* Short problem
Extract each line of the material below that contains the string "locate", treating uppercase and lowercase letters as distinct.

----- Records to use -----

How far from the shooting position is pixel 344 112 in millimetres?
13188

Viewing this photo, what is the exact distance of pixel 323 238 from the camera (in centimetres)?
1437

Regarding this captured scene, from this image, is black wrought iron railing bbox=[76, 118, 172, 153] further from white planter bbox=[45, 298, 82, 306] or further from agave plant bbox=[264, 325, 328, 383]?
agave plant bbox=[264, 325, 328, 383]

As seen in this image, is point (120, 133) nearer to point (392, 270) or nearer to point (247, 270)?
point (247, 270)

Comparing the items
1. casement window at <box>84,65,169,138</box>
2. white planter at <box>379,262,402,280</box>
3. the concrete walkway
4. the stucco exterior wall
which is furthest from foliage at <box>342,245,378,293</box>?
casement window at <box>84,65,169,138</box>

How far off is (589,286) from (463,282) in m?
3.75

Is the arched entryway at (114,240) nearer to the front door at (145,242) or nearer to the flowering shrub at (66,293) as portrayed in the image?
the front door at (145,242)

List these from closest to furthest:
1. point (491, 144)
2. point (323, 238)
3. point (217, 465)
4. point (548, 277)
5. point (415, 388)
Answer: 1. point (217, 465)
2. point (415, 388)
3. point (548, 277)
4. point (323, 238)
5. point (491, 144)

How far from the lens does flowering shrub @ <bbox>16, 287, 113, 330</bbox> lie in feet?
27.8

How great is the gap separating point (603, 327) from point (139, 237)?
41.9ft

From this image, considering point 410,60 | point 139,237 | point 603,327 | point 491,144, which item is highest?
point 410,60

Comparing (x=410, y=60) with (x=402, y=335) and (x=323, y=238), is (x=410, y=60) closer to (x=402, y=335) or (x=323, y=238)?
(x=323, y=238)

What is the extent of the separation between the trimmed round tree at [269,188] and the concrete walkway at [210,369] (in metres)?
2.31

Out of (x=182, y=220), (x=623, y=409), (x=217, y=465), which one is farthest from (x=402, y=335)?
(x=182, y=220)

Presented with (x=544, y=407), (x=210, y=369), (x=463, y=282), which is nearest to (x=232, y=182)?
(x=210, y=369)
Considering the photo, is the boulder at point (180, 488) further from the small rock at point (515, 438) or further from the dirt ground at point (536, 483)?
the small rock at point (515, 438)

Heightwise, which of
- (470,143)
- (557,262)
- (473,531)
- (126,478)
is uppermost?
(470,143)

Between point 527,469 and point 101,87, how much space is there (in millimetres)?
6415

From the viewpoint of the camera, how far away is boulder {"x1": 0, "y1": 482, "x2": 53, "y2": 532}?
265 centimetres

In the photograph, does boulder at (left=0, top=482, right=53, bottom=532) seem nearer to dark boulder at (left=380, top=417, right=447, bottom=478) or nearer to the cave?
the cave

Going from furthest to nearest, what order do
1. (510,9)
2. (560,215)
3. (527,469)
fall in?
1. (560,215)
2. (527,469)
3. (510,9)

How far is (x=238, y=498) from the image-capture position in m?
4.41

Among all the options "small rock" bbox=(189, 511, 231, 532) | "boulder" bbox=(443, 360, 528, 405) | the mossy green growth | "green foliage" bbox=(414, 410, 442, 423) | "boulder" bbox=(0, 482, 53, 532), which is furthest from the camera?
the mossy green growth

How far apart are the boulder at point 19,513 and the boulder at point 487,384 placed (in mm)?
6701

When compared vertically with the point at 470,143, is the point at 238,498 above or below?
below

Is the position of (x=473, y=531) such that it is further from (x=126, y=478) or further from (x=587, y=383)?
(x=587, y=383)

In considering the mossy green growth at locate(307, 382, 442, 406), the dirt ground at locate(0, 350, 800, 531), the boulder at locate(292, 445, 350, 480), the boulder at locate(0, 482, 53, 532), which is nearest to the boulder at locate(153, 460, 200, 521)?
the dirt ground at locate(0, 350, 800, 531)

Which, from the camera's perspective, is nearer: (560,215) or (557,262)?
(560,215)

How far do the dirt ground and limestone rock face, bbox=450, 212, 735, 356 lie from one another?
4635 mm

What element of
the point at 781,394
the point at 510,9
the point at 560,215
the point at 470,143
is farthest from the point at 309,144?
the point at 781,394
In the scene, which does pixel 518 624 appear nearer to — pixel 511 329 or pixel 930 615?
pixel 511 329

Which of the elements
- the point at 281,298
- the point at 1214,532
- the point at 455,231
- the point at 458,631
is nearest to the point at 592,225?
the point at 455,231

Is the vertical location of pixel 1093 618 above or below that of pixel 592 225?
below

-----
----- Records to use -----

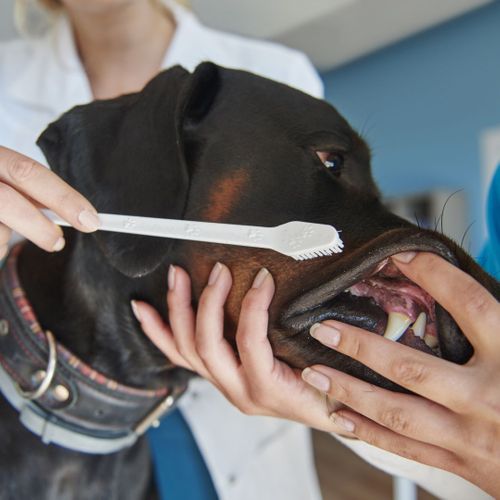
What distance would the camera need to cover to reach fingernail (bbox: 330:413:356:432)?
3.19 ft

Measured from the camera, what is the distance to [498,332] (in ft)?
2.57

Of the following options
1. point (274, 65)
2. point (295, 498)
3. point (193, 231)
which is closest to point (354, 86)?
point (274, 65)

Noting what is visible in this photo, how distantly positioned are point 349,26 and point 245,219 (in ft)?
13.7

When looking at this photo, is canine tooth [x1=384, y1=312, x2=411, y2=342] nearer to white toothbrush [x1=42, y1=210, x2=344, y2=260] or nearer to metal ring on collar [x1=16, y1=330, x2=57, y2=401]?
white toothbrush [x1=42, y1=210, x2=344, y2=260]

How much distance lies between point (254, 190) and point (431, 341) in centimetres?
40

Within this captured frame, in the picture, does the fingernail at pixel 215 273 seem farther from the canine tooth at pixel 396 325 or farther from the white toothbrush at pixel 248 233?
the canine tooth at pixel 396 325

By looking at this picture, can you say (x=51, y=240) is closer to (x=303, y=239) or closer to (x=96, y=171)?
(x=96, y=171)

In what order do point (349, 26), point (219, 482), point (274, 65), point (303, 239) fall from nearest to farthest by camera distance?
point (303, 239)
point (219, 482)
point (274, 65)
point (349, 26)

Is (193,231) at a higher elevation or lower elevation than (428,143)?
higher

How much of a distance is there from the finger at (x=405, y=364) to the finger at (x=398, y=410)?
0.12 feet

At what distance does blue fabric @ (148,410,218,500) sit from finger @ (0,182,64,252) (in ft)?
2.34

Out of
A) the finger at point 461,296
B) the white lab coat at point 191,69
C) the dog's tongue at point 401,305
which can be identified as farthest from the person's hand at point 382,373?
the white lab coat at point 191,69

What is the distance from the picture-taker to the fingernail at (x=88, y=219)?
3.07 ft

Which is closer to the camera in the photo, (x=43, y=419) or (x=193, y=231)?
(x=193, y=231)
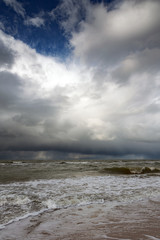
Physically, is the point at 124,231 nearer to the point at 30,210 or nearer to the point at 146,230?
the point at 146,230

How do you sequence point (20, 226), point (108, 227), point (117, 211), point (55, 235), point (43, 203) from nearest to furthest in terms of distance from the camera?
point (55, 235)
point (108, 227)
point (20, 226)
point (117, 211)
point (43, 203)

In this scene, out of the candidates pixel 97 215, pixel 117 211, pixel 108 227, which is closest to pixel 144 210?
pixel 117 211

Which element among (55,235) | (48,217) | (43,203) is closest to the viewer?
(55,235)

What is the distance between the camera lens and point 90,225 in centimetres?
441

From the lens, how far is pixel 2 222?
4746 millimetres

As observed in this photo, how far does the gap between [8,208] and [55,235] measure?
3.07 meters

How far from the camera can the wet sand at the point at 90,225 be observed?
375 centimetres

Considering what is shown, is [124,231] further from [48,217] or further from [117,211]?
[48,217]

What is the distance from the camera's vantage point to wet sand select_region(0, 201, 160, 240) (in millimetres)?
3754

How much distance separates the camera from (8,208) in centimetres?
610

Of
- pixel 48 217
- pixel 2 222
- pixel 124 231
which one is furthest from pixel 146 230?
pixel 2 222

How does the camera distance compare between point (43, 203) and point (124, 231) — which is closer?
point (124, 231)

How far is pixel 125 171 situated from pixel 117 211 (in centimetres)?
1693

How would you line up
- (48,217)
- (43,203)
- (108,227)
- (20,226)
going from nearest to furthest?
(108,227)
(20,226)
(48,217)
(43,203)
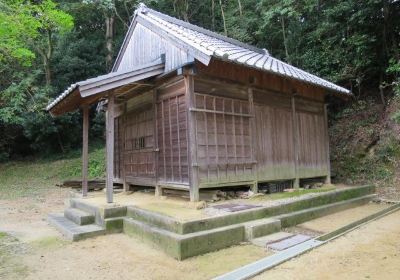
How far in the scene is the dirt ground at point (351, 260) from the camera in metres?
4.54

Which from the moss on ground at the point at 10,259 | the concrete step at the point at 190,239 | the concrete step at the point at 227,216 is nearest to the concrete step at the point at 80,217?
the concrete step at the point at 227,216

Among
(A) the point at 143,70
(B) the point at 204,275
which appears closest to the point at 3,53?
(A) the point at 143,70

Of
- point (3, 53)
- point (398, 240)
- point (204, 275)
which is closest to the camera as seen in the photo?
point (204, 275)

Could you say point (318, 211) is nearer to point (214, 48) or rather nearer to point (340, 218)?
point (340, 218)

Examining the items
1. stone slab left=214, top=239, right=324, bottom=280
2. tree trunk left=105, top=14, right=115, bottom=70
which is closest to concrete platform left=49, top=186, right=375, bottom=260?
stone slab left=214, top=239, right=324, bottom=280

-----
----- Records to use -----

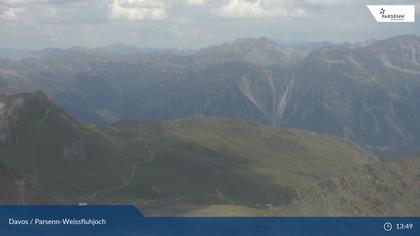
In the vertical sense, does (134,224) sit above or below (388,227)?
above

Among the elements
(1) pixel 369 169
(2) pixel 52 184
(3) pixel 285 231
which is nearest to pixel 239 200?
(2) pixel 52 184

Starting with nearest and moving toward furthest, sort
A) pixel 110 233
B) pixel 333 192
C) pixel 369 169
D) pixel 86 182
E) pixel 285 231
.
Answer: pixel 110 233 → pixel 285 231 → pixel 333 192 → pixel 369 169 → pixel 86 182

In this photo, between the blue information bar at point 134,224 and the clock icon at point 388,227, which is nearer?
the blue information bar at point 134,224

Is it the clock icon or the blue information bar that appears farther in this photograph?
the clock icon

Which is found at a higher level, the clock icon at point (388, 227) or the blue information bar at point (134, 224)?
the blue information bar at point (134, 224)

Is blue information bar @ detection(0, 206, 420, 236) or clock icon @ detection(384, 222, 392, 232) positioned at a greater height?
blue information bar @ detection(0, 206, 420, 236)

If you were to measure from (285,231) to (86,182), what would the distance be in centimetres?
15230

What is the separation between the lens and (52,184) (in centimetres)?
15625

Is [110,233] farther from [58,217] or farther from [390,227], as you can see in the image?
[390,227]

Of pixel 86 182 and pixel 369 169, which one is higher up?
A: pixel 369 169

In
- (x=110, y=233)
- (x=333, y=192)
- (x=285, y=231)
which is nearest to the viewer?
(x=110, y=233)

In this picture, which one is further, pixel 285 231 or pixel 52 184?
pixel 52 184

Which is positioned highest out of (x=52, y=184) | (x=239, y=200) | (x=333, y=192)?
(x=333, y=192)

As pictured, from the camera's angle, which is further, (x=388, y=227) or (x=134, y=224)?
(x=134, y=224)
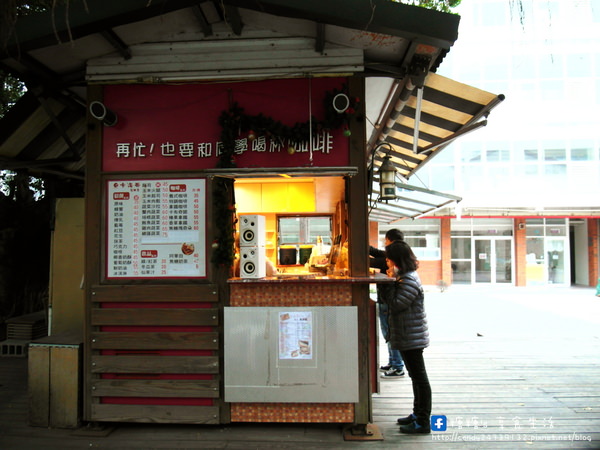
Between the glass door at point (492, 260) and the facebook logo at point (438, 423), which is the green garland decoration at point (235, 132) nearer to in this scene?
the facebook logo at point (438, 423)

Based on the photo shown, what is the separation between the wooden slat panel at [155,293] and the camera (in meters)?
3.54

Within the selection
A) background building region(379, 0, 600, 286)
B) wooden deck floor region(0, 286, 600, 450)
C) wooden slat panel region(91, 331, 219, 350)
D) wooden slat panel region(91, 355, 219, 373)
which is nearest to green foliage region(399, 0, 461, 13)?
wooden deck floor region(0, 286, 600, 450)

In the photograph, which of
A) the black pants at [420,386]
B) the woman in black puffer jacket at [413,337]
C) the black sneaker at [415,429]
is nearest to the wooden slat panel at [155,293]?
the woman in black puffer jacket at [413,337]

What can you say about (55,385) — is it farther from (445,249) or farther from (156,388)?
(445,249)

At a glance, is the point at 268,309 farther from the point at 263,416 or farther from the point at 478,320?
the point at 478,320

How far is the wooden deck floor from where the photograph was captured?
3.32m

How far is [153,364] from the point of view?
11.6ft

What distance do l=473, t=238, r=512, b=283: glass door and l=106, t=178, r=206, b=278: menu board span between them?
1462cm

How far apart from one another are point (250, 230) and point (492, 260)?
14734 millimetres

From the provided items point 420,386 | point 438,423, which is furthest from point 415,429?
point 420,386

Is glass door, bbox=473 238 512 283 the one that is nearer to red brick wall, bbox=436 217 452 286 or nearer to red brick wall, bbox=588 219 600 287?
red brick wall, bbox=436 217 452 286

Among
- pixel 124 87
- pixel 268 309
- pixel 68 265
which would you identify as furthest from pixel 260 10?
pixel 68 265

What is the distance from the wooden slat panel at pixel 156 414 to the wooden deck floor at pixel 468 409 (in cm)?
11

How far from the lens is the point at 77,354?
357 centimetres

-----

* Exercise result
In considering the mossy green growth at locate(307, 382, 442, 406), the dirt ground at locate(0, 350, 800, 531), the boulder at locate(292, 445, 350, 480), the boulder at locate(0, 482, 53, 532), which is nearest to the boulder at locate(153, 460, 200, 521)?
the dirt ground at locate(0, 350, 800, 531)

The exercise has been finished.